Tips to improve nutrition in older people

What is malnutrition?

Malnutrition is a serious health condition which is the result of your diet not containing the right amount of nutrients. It can be caused from lack of calories, minerals, vitamins, protein or carbohydrates.

How does it affect older people?

Older people are more susceptible to malnutrition, as when we age our metabolic rate decreases and energy requirements decrease and therefore lead to eating less. This can lead to weakened immune systems, unintentional weight loss, dry skin and hair, brittle nails and depression.

Ways to prevent malnutrition

  • Get support from services

    If you live by yourself independently and find it a struggle to cook and prepare meals for yourself, you should consider finding out if you’re eligible for Meals on Wheels. If you’re not eligible you could try online food services like Wiltshire Farm Foods, Oakhouse Foods or iCare who deliver home cooked meals to your door.

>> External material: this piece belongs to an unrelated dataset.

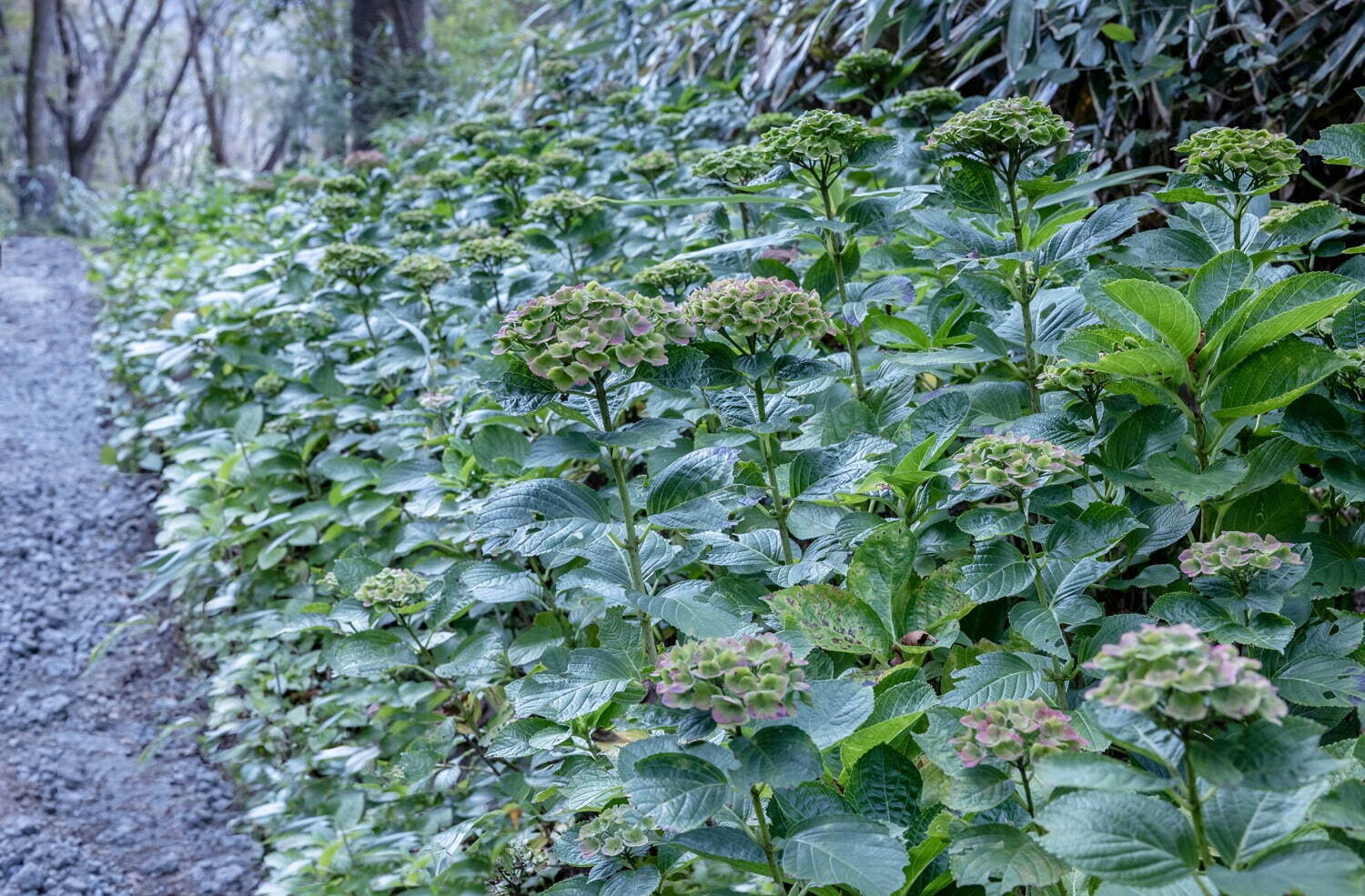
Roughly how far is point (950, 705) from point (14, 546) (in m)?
3.78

  • Eat nutrient packed food

    If your appetite has decreased then the food you eat should be as nutrient dense as possible. Some good examples of food which are rich in nutrients include salmon, spinach, cauliflower, almonds, egg yolks, kale, seaweed, garlic, shellfish including mussels, oysters, scallops and clams, liver, sardines, blueberries and dark chocolate, which you can include in your diet.

  • Try new foods

    Maybe you’ve become stuck in a food rut and bored of eating the same things, if you try new foods or spices and more flavourful food it can help to make you want to try lots of new foods which can help to increase your appetite.

  • Have snacks between meals

    For some people eating little but often is a more effective way of ensuring you eat enough nutritious food. Make sure there are always snacks on hand so if you are feeling peckish before the next meal, you have something to eat. You could leave a fruit bowl on the side, or have some nuts or yoghurts on hand.

  • Eat with company

    At any age, people eat better when they’re sharing a meal with others. More often than not, you’ll find that people eat more vegetables and fruits and nutrient dense foods when they’re in the company of others. Sharing mealtimes with others also helps to improve your mental health because it allows you to share experiences, your thoughts and is a wonderful way of winding down.

  • Have regular meal times

    Eating at regular times of the day can help give your day structure and remind you to continue to eat and drink.